10 Best Morrissey Videos
After the Smiths broke up in 1987, Morrissey released a half-dozen solo albums and way more singles in the 10 years after the split. He made videos for most of them. He’s slowed down a bit since, putting out only three records in the past decade. Here are the 10 Best Morrissey Videos of the past quarter century.
‘Maladjusted,’ from 1997, isn’t a very good album. But its lead single, ‘Alma Matters,’ is classic Moz. The video features a bunch of brawling lads. Go figure.
‘Irish Blood, English Heart’
Morrissey’s last great album, 2004’s ‘You Are the Quarry,’ includes a couple of popular singles, like this one, which gets a typically stylish video.
‘Last of the Famous International Playboys’
This non-album single, which came out between his first and second albums is one of his best songs.

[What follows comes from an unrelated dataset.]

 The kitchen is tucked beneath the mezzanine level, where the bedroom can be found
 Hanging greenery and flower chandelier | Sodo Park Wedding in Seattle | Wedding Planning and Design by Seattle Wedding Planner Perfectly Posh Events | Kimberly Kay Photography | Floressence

It’s based on real-life London gangsters.
‘The More You Ignore Me, the Closer I Get’
One of two No. 1 modern-rock songs Morrissey scored in the ’90s, ‘The More You Ignore Me, the Closer I Get’ comes with an artsy black-and-white video.
‘My Love Life’
Between his second and third solo albums, Morrissey released the somber ‘My Love Life.’ He cruises around town with some pals in the video.
‘November Spawned a Monster’
Morrissey kicks around in the desert in this video for this 1990 single, which eventually ended up on the compilation album ‘Bona Drag.’
Morrissey’s first solo single, from 1988, is very Smiths-like. The video doesn’t do much — Moz pretty much just walks around town — but it suits the song’s mood.
The No. 1 modern-rock hit, from 1992’s ‘Your Arsenal’ (his best solo album), is straight-up Morrissey: black and white and bustling with an alley stroll.
‘We Hate It When Our Friends Become Successful’
Another killer cut from the ‘Your Arsenal’ album. Morrissey gets a little playful in this colorful video for ‘We Hate It When Our Friends Become Successful.’
‘The Youngest Was the Most Loved’
The 2006 album ‘Ringleader of the Tormentors’ wasn’t a huge hit. But this video — featuring a handcuffed Morrissey — is somewhat striking.